Cell Tower: SBA Communications (SBAC) gained more than 2% today after reporting better-than-expected results and raising its full-year outlook, noting that "wireless carrier activity remains robust across most of our markets. We believe activity will remain strong into 2023 and perhaps beyond, given the size and scope of our customers’ 5G deployment plans." SBAC boosted its full-year revenue growth outlook by 80 basis points and its FFO growth outlook higher by 170 basis points to 13.9%. The company also announced that it closed on its previously-announced acquisition of 2,632 towers in Brazil, which is expected to grow its portfolio of owned tower sites by 15%, which some analysts have flagged as a potential risk given the leftward shift in Latin America electoral politics over the past several years.

Last Friday we published REIT Earnings Halftime Report. At the halfway point of earnings season, of the 41 REITs that have provided full-year Funds From Operations ("FFO") guidance, 28 REITs (67%) raised their outlook while just 4 REITs (10%) have lowered their outlook. Solid results from REITs come amid an otherwise disappointing earnings season for the broader equity market as, per FactSet, just 48% of S&P 500 companies have boosted their outlook. In addition to the aforementioned reports, we'll hear results this afternoon from storage REITs Public Storage and ExtraSpace (EXR); healthcare REITs HealthPeak (PEAK) and Community Healthcare (CHCT), shopping center REITs Brixmor (BRX), Whitestone (WSR), InvenTrust (IVT), and Acadia (AKR); and net lease REITs Agree Realty (ADC), Four Corners (FCPT), and Postal Realty (PSTL).

Mortgage REIT Daily Recap

Per the REIT Rankings Tracker available to Income Builder subscribers, mortgage REITs were mixed today ahead of a busy slate of earnings reports over the next 48 hours. We'll hear results this afternoon from TPG Real Estate (TRTX) and tomorrow morning we'll hear results from Rithm Capital (RITM), Brightspire (BRSP), and Ares Commercial (ACRE). Results thus far have been significantly better than expected - particularly for commercial mREITs and non-agency residential mREITs - despite the historically brutal quarter for lending markets with average BVPS declines of roughly 7.5%.

Economic Data This Week

It'll be another jam-packed week of economic data and corporate earnings results with the main event coming on Wednesday with the FOMC Interest Rate Decision on Wednesday, in which the Fed is widely expected to raise rates by 75 basis points to bring the Fed Funds rate to a 4.0% upper-bound. Jobs data highlights the busy economic data slate with JOLTS data on Tuesday, ADP Payrolls on Wednesday, Jobless Claims data on Thursday and the BLS Nonfarm Payrolls report on Friday.
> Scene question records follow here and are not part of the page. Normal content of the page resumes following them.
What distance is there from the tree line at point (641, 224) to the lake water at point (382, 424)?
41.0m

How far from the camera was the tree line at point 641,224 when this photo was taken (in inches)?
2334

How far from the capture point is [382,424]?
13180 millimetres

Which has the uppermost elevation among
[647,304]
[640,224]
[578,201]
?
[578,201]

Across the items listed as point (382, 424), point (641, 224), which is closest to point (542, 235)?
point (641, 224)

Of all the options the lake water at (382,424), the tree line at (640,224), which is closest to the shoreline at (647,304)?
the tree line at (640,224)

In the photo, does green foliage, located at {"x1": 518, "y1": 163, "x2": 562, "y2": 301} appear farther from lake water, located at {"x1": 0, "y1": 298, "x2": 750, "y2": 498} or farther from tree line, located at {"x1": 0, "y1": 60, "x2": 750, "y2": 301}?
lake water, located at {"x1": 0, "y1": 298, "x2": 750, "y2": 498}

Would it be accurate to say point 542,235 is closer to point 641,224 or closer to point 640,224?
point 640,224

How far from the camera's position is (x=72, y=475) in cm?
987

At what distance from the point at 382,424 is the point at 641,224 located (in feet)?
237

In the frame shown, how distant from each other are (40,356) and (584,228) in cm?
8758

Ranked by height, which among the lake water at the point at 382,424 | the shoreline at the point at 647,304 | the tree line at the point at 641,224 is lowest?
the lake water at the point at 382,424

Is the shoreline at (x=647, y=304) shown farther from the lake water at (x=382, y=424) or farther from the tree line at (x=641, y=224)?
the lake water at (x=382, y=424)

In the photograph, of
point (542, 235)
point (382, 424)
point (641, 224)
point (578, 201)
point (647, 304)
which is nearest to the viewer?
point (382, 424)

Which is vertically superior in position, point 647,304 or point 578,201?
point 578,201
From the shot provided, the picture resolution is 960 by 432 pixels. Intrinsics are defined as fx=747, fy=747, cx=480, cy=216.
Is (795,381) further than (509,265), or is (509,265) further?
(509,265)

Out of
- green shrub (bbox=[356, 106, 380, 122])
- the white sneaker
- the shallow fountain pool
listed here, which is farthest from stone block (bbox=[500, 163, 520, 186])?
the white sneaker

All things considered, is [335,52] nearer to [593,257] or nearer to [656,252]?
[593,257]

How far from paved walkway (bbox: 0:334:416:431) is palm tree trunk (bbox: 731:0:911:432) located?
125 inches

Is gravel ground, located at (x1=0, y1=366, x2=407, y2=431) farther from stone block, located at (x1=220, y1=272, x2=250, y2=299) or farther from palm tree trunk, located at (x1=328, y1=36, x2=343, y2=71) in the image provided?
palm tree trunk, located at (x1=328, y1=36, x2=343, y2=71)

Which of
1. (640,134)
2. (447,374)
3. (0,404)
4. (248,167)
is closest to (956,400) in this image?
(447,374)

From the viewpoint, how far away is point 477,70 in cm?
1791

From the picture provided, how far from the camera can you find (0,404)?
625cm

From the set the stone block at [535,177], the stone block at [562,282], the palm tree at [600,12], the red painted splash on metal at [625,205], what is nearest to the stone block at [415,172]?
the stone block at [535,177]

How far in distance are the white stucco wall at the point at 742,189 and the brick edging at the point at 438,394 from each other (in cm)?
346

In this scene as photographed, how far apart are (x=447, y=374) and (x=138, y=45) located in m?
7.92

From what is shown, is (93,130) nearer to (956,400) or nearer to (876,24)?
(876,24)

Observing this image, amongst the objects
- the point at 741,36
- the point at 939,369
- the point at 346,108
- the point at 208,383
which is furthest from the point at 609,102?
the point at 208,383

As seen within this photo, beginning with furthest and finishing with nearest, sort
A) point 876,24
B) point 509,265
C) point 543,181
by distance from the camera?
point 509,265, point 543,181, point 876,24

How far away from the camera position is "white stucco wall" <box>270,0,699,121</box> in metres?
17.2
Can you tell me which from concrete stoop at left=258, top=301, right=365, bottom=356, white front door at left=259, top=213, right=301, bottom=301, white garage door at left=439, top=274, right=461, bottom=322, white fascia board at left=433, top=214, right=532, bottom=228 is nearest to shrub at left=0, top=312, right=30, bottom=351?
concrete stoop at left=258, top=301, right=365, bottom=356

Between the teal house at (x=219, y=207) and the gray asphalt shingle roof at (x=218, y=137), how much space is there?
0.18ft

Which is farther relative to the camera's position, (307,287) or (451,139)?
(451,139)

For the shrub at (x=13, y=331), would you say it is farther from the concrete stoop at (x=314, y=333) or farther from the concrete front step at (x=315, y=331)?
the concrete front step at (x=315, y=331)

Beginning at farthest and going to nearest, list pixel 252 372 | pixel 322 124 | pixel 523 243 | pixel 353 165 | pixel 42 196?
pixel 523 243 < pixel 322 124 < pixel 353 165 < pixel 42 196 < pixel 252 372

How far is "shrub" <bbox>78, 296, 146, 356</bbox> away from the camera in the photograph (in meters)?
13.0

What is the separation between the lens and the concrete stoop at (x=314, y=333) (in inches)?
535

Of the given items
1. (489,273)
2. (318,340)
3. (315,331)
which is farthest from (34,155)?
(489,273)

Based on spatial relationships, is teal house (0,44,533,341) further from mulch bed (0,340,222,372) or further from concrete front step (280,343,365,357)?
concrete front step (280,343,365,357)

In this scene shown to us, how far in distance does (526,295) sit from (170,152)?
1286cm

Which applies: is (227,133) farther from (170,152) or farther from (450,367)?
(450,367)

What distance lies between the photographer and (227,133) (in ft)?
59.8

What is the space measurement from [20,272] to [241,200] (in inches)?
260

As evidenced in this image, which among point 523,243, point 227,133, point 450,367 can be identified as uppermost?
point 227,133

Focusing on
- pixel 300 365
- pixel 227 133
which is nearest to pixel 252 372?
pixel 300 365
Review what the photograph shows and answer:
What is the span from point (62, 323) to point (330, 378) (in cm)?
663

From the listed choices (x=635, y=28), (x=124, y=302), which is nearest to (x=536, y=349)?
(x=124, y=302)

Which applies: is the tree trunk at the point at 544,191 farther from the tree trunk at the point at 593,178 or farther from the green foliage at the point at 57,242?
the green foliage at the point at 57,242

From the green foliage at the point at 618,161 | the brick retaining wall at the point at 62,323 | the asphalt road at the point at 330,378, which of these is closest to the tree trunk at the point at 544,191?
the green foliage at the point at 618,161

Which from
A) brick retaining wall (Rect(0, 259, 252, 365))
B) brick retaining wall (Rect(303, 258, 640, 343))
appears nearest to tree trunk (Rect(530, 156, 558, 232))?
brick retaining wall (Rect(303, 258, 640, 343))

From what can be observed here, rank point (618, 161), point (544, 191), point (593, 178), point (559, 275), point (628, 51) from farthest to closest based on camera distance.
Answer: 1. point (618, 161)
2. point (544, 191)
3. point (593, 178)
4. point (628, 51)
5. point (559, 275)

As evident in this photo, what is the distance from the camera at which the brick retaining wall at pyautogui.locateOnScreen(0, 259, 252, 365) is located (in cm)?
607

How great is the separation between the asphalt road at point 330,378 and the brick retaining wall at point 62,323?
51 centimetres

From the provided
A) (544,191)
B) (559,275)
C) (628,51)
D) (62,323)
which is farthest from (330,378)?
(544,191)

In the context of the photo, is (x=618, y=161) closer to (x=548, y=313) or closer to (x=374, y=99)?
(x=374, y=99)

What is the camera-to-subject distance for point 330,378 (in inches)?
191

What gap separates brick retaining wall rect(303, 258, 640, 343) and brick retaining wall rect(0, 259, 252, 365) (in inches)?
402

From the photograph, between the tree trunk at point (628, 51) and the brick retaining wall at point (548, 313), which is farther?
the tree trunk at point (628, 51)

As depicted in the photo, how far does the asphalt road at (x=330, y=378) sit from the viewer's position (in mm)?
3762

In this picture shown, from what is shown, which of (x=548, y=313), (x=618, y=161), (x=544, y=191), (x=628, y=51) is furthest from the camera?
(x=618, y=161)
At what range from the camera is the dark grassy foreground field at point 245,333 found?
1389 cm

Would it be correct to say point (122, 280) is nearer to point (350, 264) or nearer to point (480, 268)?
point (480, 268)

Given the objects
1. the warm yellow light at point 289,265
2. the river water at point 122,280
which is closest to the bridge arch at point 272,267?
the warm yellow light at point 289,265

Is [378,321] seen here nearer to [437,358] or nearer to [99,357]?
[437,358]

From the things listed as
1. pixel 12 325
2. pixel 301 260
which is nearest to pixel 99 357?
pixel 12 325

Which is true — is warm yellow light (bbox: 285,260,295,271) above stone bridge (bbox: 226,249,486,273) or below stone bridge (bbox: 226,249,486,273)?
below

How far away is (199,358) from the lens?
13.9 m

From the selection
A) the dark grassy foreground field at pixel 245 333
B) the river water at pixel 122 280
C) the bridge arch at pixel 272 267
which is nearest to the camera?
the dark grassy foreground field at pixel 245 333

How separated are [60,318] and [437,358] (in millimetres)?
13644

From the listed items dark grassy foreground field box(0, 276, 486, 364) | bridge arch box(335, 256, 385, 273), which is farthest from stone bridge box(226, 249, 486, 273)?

Economists are looking for job growth of roughly 200k in October - which would be the smallest gain since December 2020 - and for the unemployment rate to tick higher to 3.60%. 'Good news is bad news' will likely be the theme of these reports as investors and the Fed look for signs of the long-awaited cooldown in job growth which has yet to fully materialize. Purchasing Managers' Index ("PMI") data will continue to be a major market focus - particularly in Europe and Asia - as recent reports have dipped below the breakeven 50-level.